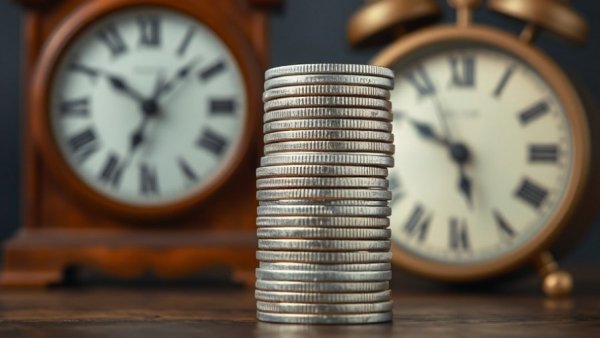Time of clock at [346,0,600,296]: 5:49
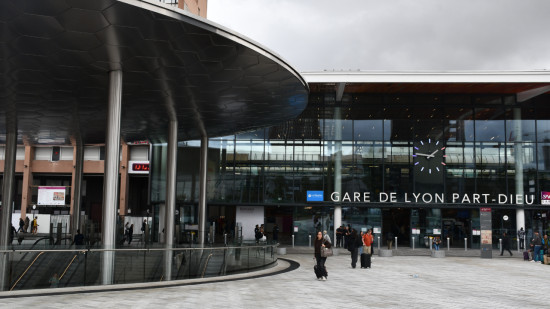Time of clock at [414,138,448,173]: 1:46
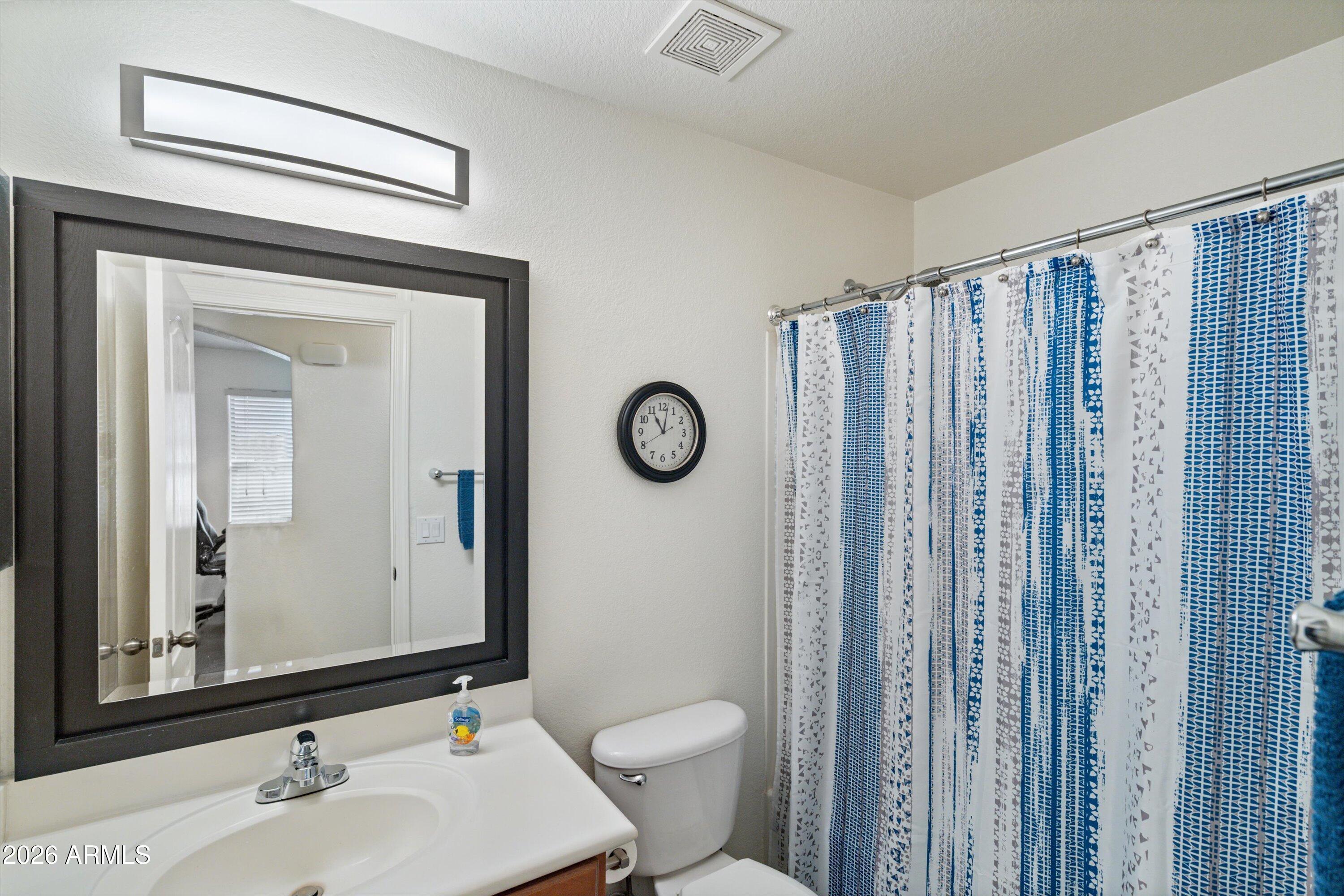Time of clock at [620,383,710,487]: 11:01
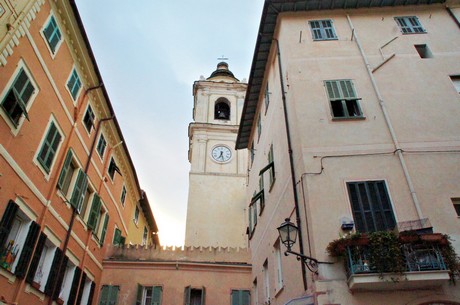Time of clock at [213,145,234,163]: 6:27
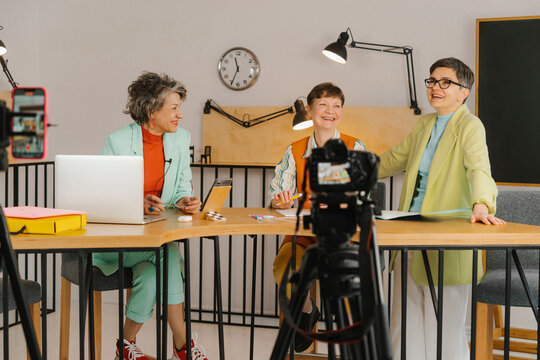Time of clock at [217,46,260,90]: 11:34
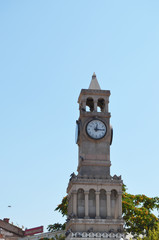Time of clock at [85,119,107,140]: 12:15
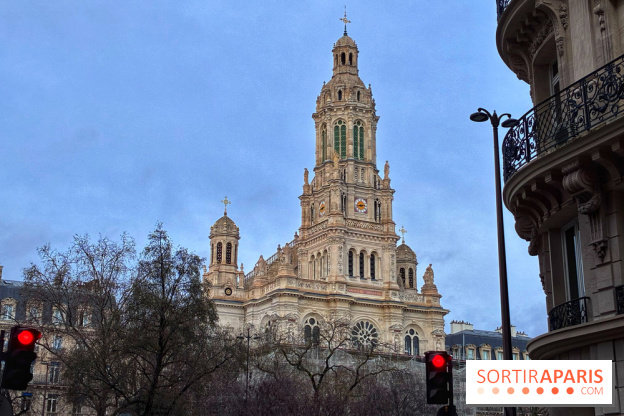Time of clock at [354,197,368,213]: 2:42
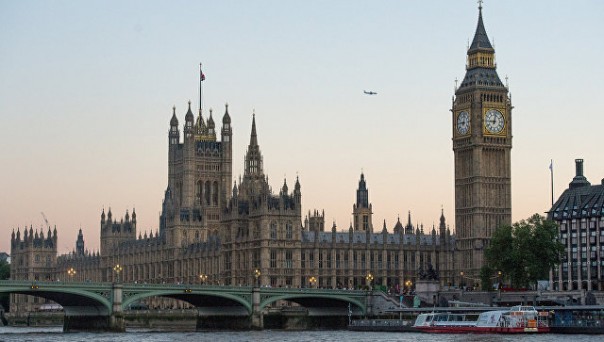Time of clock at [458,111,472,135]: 9:01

########

EXERCISE TASK:
Write out each of the rows above verbatim, omitting the pictures.

SOLUTION TO THE PROBLEM:
Time of clock at [346,0,600,296]: 5:49
Time of clock at [414,138,448,173]: 1:46
Time of clock at [620,383,710,487]: 11:01
Time of clock at [213,145,234,163]: 6:27
Time of clock at [217,46,260,90]: 11:34
Time of clock at [85,119,107,140]: 12:15
Time of clock at [354,197,368,213]: 2:42
Time of clock at [458,111,472,135]: 9:01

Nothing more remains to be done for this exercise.